_Brano proposto_
##########
Corriere della Sera - La Lettura
I sovrani vichinghi con la pelle scura
Bergsveinn Birgisson, scrittore e filologo, si è messo sulle tracce di due gemelli, figli di un re norvegese, «brutti e neri», grandi colonizzatori della sua Islanda. Uno in particolare, Geirmund, è un eroe dell’età vichinga ma anche un personaggio scomodo che saghe e storiografia ufficiale sembrano aver voluto dimenticare. Questo è il ritratto di Geirmund «pelle scura»
Geirmund heljarskinn, ovvero «pelle scura», è citato in numerose fonti medievali, tutte sorprendentemente frammentarie, che delineano in pochi tratti un’esistenza fuori dall’ordinario. Lo descrivono come una delle colonne portanti della storia delle nostre origini, eppure rimane in penombra, vittima di una singolare reticenza da parte degli storici. Oltretutto sembrerebbe che la distanza temporale non sia l’unica responsabile della nebbia che avvolge il nostro uomo «pelle scura»: anche negli autori dei secoli successivi si coglie la volontà di escluderlo dalla cronaca delle origini. Consideriamo per esempio i numerosi frammenti che lo riguardano nella Landnámabók (il manoscritto medievale che racconta nel dettaglio la colonizzazione vichinga dell’Islanda nel IX e nel X secolo), dove si legge: «Dicono i saggi che fu il più nobile di tutti i colonizzatori islandesi».
##########
_Cosa fare_
Stabilisci se le affermazioni (a), (b) e (c) concordano con il brano su Geirmund e, per ciascuna, rispondi sì o no riportando tra virgolette le parole decisive del brano.
(a) Le fonti medievali che citano Geirmund sono frammentarie.
(b) La Landnámabók racconta la colonizzazione vichinga della Norvegia.
(c) Geirmund era figlio di un re norvegese.
##########
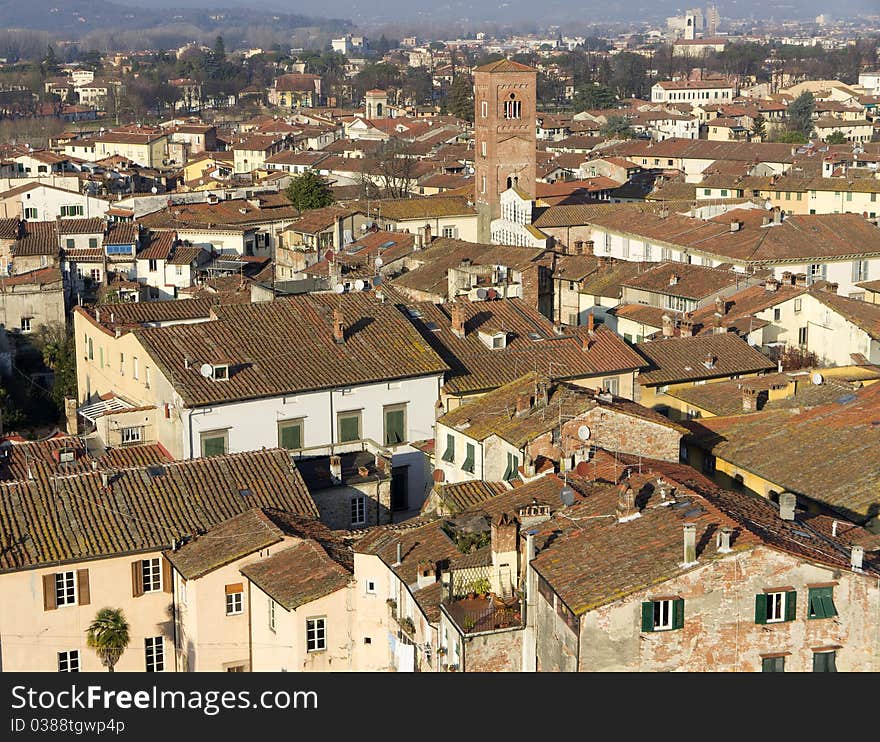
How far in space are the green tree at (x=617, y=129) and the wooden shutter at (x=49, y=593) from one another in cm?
7596

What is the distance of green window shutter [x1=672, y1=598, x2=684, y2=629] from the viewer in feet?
42.5

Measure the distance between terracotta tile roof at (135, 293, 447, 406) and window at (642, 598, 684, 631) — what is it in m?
10.2

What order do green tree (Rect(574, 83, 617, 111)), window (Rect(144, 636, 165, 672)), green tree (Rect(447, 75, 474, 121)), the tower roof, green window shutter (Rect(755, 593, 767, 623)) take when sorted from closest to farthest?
green window shutter (Rect(755, 593, 767, 623))
window (Rect(144, 636, 165, 672))
the tower roof
green tree (Rect(447, 75, 474, 121))
green tree (Rect(574, 83, 617, 111))

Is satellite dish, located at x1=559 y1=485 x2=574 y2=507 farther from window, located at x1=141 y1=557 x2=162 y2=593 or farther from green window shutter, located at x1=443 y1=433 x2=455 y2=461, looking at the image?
green window shutter, located at x1=443 y1=433 x2=455 y2=461

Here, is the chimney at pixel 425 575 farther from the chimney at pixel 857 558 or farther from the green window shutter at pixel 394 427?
the green window shutter at pixel 394 427

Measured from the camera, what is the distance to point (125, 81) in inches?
5891

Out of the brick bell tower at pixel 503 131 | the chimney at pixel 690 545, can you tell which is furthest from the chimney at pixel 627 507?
the brick bell tower at pixel 503 131

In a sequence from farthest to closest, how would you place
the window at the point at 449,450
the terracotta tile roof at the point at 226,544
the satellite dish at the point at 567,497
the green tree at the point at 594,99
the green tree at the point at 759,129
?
the green tree at the point at 594,99 < the green tree at the point at 759,129 < the window at the point at 449,450 < the terracotta tile roof at the point at 226,544 < the satellite dish at the point at 567,497

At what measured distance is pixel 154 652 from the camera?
58.0 feet

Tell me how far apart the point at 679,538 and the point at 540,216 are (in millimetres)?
35110

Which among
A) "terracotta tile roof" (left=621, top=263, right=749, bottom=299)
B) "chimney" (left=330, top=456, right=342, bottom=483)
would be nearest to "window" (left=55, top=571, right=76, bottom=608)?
"chimney" (left=330, top=456, right=342, bottom=483)


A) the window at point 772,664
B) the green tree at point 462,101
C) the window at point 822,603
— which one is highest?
the window at point 822,603

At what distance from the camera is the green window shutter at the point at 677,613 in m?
13.0
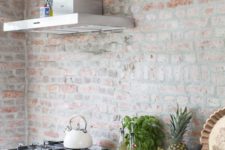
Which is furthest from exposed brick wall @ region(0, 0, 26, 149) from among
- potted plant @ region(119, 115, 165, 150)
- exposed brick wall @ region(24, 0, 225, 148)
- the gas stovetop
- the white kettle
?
potted plant @ region(119, 115, 165, 150)

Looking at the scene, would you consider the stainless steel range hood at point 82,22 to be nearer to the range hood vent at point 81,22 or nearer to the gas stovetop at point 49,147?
the range hood vent at point 81,22

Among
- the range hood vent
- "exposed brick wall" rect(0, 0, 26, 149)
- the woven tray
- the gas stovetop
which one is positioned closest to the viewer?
the woven tray

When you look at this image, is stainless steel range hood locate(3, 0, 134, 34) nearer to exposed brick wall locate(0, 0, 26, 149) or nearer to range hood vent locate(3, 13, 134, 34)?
range hood vent locate(3, 13, 134, 34)

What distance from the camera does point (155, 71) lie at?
9.60ft

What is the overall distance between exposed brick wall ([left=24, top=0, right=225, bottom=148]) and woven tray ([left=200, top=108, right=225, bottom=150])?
164mm

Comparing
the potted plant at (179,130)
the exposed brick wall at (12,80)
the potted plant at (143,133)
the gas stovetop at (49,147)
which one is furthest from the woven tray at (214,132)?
the exposed brick wall at (12,80)

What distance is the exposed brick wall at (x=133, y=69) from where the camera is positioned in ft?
8.65

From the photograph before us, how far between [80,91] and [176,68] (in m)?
1.00

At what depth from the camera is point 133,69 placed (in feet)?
10.1

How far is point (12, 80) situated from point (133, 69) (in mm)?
1417

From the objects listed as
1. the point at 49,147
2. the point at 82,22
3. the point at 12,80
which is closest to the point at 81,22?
the point at 82,22

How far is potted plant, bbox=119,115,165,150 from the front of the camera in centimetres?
278

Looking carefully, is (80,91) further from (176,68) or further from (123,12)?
(176,68)

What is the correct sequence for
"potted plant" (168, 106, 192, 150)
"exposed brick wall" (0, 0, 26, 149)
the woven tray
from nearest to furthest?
the woven tray < "potted plant" (168, 106, 192, 150) < "exposed brick wall" (0, 0, 26, 149)
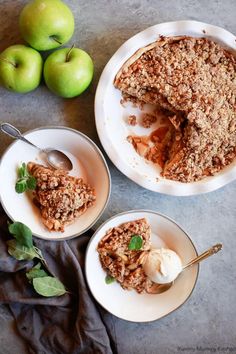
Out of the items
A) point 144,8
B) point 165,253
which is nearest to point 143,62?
point 144,8

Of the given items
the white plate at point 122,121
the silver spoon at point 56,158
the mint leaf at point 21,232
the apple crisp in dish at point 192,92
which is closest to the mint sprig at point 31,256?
the mint leaf at point 21,232

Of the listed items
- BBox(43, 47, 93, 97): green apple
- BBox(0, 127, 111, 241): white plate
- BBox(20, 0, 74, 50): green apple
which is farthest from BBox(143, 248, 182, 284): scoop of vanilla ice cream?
BBox(20, 0, 74, 50): green apple

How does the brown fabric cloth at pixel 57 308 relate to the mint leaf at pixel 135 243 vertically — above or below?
below

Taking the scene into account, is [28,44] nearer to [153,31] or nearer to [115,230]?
[153,31]

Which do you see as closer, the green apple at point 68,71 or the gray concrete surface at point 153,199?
the green apple at point 68,71

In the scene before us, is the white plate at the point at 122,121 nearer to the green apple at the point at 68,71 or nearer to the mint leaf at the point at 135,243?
the green apple at the point at 68,71

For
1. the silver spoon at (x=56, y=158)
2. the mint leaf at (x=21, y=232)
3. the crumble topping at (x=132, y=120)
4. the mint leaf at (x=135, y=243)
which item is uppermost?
the crumble topping at (x=132, y=120)

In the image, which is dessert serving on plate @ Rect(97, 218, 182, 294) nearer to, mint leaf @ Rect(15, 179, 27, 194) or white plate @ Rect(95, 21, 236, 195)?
white plate @ Rect(95, 21, 236, 195)
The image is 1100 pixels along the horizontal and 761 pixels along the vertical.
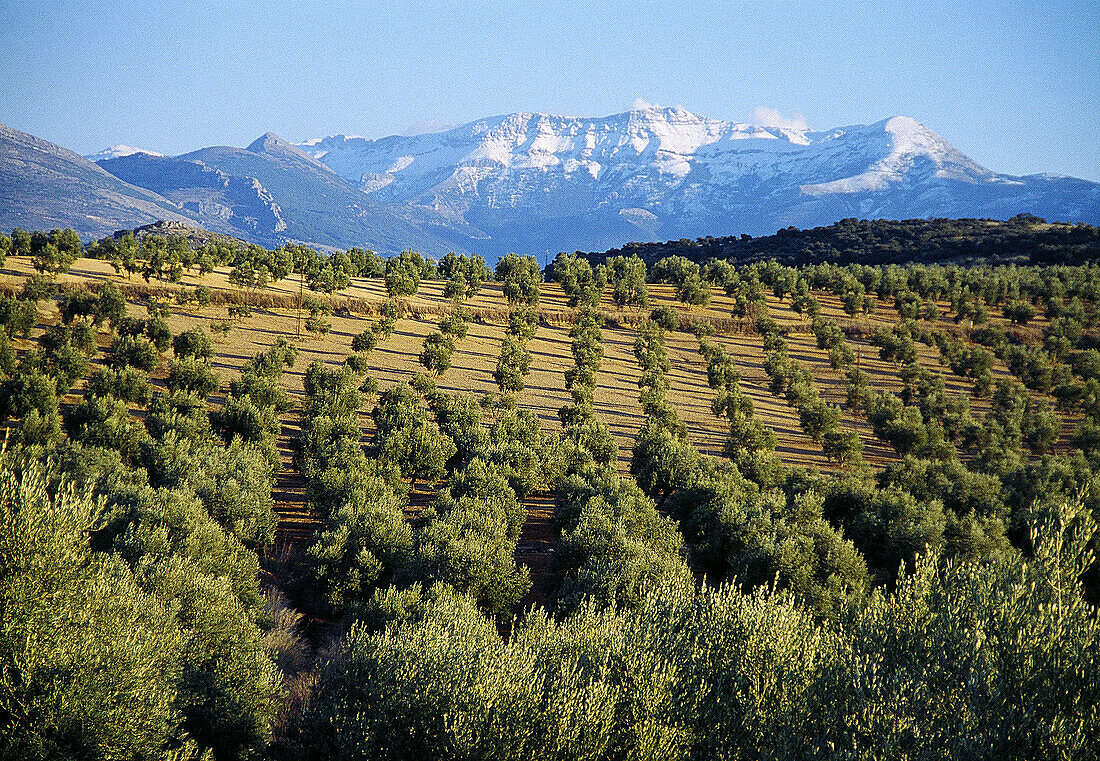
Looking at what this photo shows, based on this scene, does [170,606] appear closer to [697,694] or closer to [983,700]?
[697,694]

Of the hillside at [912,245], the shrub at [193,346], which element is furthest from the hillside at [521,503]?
the hillside at [912,245]

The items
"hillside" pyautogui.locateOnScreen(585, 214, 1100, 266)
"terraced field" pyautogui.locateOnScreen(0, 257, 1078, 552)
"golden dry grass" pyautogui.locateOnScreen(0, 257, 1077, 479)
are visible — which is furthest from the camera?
"hillside" pyautogui.locateOnScreen(585, 214, 1100, 266)

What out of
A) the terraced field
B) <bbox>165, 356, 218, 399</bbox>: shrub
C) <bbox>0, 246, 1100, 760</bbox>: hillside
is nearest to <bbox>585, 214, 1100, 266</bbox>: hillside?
<bbox>0, 246, 1100, 760</bbox>: hillside

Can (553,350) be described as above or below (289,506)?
above

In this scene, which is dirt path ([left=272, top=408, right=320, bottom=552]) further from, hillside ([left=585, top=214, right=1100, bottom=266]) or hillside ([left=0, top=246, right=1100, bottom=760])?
hillside ([left=585, top=214, right=1100, bottom=266])

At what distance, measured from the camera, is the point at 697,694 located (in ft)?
42.1

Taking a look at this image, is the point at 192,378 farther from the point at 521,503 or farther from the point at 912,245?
the point at 912,245

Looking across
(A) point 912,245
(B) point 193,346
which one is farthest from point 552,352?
(A) point 912,245

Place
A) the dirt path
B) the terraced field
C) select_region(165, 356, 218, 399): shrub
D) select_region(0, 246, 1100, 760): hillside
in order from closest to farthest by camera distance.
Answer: select_region(0, 246, 1100, 760): hillside, the dirt path, select_region(165, 356, 218, 399): shrub, the terraced field

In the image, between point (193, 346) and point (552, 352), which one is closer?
point (193, 346)

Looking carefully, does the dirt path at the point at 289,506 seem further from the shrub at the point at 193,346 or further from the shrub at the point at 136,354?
the shrub at the point at 193,346

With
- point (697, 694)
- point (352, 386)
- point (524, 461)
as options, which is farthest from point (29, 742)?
point (352, 386)

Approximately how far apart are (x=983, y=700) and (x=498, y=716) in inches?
307

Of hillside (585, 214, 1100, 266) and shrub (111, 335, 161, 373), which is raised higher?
hillside (585, 214, 1100, 266)
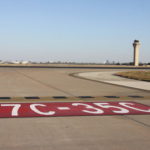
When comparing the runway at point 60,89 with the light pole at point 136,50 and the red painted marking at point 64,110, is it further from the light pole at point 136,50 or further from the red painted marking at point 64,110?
the light pole at point 136,50

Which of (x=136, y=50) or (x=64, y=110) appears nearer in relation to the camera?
(x=64, y=110)

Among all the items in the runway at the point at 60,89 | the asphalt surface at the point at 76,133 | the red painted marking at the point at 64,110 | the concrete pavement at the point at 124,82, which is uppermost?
the asphalt surface at the point at 76,133

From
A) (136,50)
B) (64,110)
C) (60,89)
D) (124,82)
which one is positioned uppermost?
(136,50)

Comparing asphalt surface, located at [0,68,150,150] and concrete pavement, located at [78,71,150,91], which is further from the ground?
asphalt surface, located at [0,68,150,150]

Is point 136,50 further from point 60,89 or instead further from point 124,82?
point 60,89

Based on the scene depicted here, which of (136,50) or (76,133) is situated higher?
(136,50)

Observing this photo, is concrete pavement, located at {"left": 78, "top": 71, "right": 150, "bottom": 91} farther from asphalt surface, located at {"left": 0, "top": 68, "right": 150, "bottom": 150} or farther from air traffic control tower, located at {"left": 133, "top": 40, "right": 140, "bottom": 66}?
air traffic control tower, located at {"left": 133, "top": 40, "right": 140, "bottom": 66}

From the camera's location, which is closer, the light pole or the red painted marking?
the red painted marking

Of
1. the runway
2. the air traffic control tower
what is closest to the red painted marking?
the runway

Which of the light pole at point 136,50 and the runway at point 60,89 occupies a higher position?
the light pole at point 136,50

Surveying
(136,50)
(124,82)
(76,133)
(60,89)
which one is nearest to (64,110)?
(76,133)

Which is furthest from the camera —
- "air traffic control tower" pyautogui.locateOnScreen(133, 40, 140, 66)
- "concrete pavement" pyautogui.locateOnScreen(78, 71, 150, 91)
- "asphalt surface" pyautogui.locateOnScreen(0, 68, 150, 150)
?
"air traffic control tower" pyautogui.locateOnScreen(133, 40, 140, 66)

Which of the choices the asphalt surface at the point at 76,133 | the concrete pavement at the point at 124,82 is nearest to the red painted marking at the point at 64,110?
the asphalt surface at the point at 76,133

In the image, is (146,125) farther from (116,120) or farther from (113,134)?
(113,134)
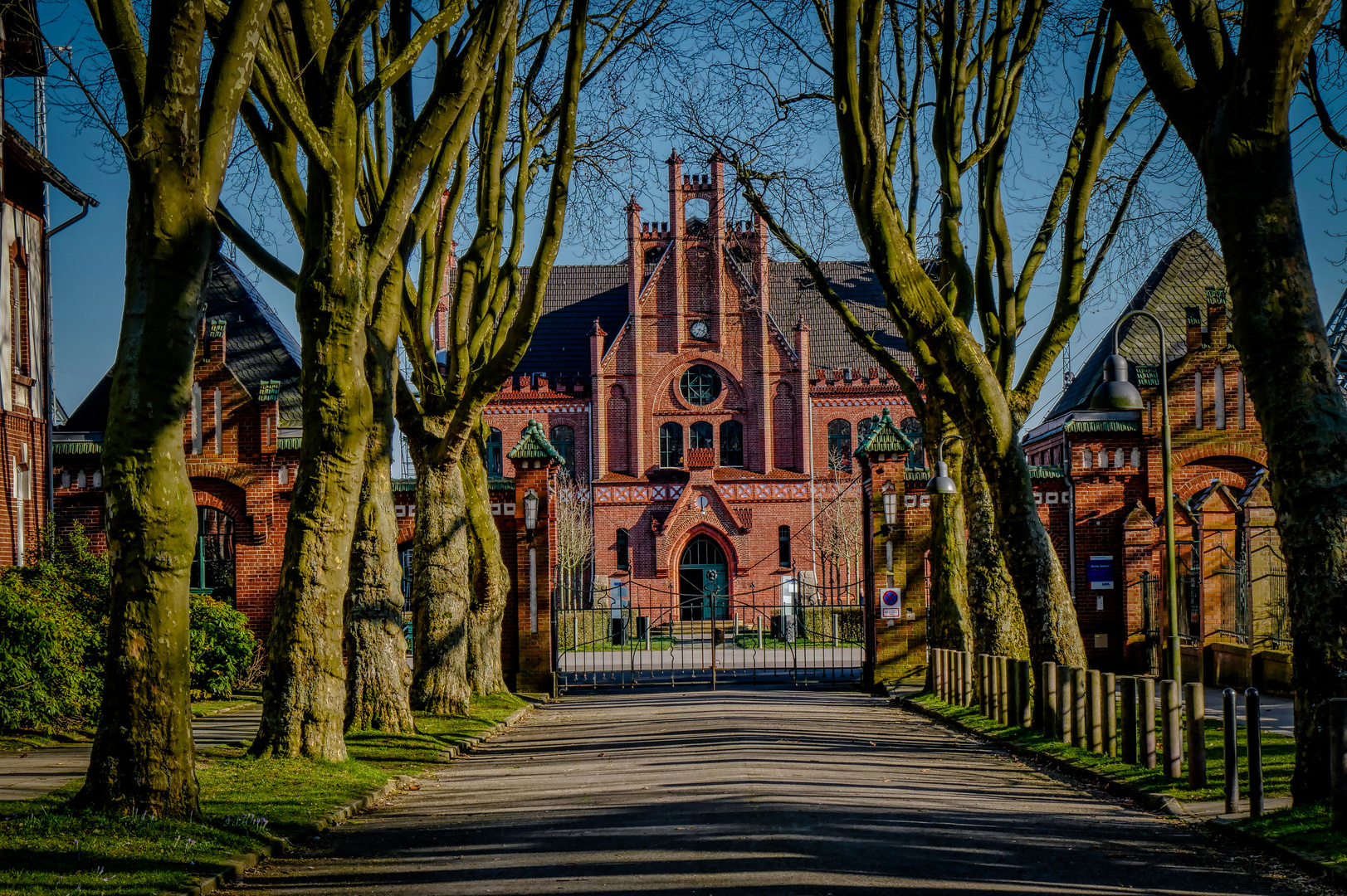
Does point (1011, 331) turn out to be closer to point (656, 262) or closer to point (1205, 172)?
point (1205, 172)

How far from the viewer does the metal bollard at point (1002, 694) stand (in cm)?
1627

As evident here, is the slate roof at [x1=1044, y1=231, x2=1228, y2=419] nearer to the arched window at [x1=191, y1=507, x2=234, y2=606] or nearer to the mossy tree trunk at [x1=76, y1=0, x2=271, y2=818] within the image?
the arched window at [x1=191, y1=507, x2=234, y2=606]

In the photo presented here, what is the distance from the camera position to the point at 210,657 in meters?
20.6

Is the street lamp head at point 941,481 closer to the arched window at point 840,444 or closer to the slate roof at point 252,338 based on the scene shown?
the slate roof at point 252,338

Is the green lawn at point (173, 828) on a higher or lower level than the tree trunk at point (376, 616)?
lower

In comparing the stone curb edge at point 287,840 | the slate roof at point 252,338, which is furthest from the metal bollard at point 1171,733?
the slate roof at point 252,338

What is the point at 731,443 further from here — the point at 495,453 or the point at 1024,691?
the point at 1024,691

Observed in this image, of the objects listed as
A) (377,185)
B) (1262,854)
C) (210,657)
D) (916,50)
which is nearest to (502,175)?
(377,185)

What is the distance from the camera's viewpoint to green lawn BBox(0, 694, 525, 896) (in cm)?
671

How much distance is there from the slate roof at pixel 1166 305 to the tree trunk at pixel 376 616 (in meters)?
20.6

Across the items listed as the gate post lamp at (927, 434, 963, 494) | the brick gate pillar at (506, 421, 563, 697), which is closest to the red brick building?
the gate post lamp at (927, 434, 963, 494)

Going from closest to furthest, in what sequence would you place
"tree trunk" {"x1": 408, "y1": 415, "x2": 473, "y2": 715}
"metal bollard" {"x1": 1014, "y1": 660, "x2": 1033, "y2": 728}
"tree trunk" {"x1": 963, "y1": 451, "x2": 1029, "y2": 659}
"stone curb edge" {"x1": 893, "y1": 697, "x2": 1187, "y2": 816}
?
"stone curb edge" {"x1": 893, "y1": 697, "x2": 1187, "y2": 816}
"metal bollard" {"x1": 1014, "y1": 660, "x2": 1033, "y2": 728}
"tree trunk" {"x1": 963, "y1": 451, "x2": 1029, "y2": 659}
"tree trunk" {"x1": 408, "y1": 415, "x2": 473, "y2": 715}

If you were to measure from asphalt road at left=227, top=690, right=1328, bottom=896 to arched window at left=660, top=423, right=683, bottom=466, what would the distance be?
35734 millimetres

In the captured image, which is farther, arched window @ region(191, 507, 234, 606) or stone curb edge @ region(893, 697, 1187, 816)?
arched window @ region(191, 507, 234, 606)
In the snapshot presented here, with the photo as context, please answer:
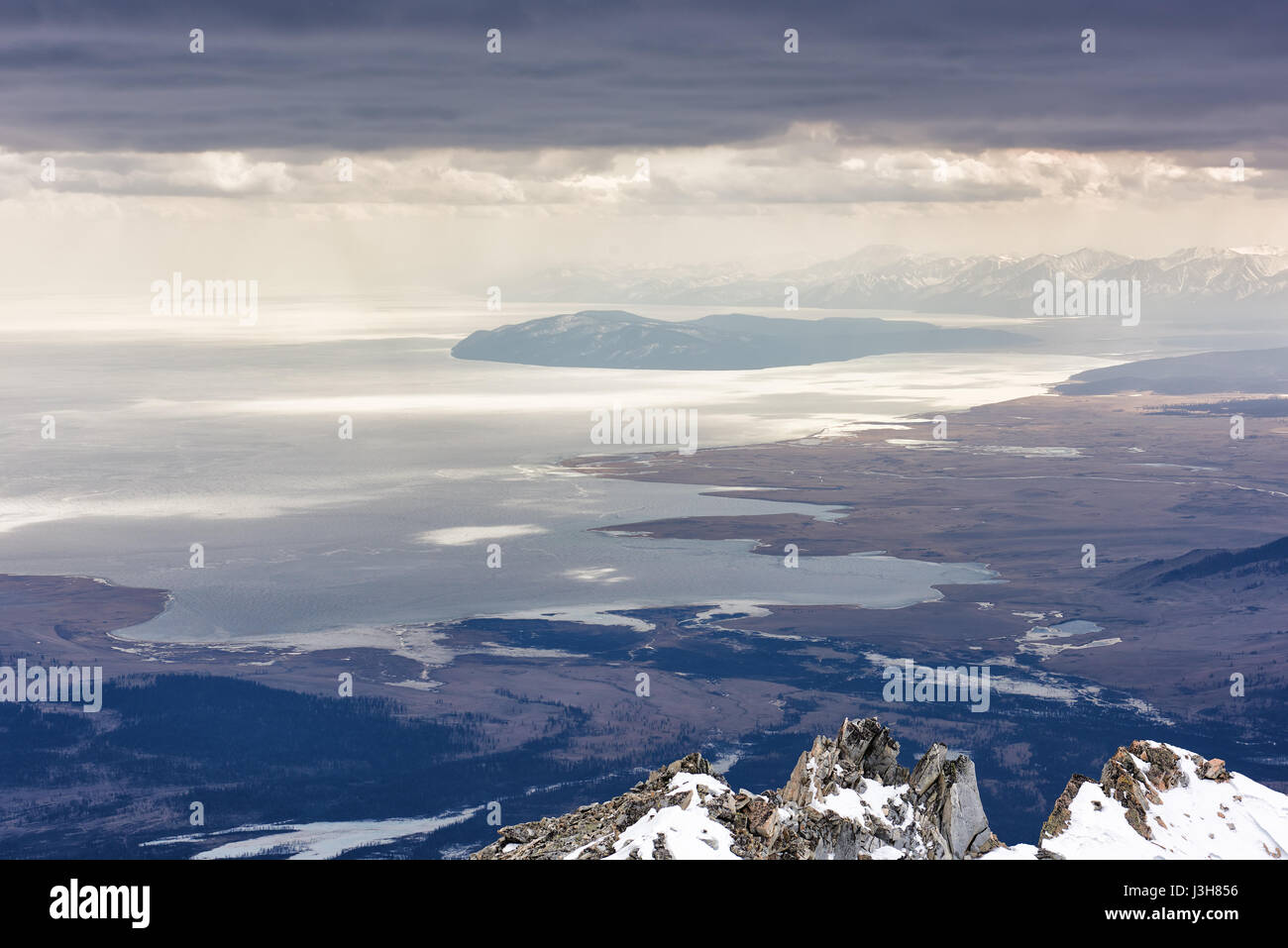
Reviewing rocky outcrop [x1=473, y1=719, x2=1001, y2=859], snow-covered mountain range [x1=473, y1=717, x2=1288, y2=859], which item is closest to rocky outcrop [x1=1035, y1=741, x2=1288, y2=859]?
snow-covered mountain range [x1=473, y1=717, x2=1288, y2=859]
##########
_Soluzione del compito_
(a) Sì: «tutte sorprendentemente frammentarie».
(b) No: «racconta nel dettaglio la colonizzazione vichinga dell’Islanda nel IX e nel X secolo».
(c) Sì: «due gemelli, figli di un re norvegese».